Ob er sich mit seinem möglichen Komplizen, einem 28 Jahre alten Algerier abgesprochen hat, werden Staatsanwalt und Gericht wohl nie erfahren. Dem gelernten Friseur hatte ein Gutachten, mit der Aussage, dass dieser Sachverhalt nicht ausgeschlossen werden kann, zu einer Einstellung seines Verfahrens verholfen. Der Mann war aus der Haft vorgeführt worden. Er machte keinen Hehl daraus, dass ihm die Fahrt von Hohenleuben nach Zwickau und der damit verbundene mehrtägige Aufenthalt nicht gefiel. Immerhin hatte er finanzielle Einbußen bei seiner Arbeit im Gefängnis, für die er lautstark eine Entschädigung forderte. Viel weiterhelfen konnte er dem Gericht ohnehin nicht. Er kenne den Angeklagten nicht, habe ihn noch nie gesehen, ließ er das Gericht wissen. "Es kann schon sein, dass ich mal in dem Haus war und Crystal gekauft habe", erklärte er seine an der Türklinke gesicherte DNA-Spur.

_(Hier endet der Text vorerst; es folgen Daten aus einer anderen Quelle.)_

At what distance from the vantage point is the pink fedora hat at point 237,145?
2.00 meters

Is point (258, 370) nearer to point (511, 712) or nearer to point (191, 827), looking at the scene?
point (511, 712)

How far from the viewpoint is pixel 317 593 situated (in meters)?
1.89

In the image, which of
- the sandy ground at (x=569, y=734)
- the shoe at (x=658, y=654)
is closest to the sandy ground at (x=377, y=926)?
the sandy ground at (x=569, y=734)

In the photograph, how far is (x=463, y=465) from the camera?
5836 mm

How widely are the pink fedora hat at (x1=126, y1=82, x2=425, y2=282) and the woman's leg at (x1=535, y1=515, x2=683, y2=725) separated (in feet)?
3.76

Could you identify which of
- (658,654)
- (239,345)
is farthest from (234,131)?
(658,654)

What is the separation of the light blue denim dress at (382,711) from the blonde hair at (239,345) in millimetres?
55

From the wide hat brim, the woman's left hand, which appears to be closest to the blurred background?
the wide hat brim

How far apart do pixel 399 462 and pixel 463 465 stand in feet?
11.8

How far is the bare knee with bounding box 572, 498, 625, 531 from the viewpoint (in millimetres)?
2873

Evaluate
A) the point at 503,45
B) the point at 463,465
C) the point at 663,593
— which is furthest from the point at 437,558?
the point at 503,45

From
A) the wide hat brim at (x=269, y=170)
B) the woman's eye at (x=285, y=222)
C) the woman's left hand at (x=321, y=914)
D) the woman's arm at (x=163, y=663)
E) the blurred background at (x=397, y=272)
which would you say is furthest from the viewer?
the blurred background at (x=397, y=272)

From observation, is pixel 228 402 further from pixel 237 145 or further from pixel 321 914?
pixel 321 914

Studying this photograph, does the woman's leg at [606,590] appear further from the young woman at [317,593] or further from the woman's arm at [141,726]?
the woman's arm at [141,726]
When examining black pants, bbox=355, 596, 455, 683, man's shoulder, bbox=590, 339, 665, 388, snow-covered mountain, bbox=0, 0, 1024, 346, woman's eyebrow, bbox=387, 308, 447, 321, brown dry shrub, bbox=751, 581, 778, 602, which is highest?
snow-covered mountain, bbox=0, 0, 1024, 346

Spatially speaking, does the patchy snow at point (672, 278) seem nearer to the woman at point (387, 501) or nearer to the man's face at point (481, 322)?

Das Vertrauen der Justiz in die DNA-Analyse ist offenbar nicht grenzenlos. Richter Heiko Eisenreich wollte nicht kategorisch ausschließen, dass die Spuren des Angeklagten tatsächlich auch auf andere Art und Weise an den Wohnungsschlüssel gelangt waren. Daher soll jetzt auch in diesem Fall ein Gutachten eines Sachverständigen Klarheit bringen. Dass eine derartige Übertragung bei ein und derselben Straftat gleich zweimal vorkommt, scheint unwahrscheinlich. Das Verfahren wird fortgesetzt, sobald das entsprechende Gutachten vorliegt.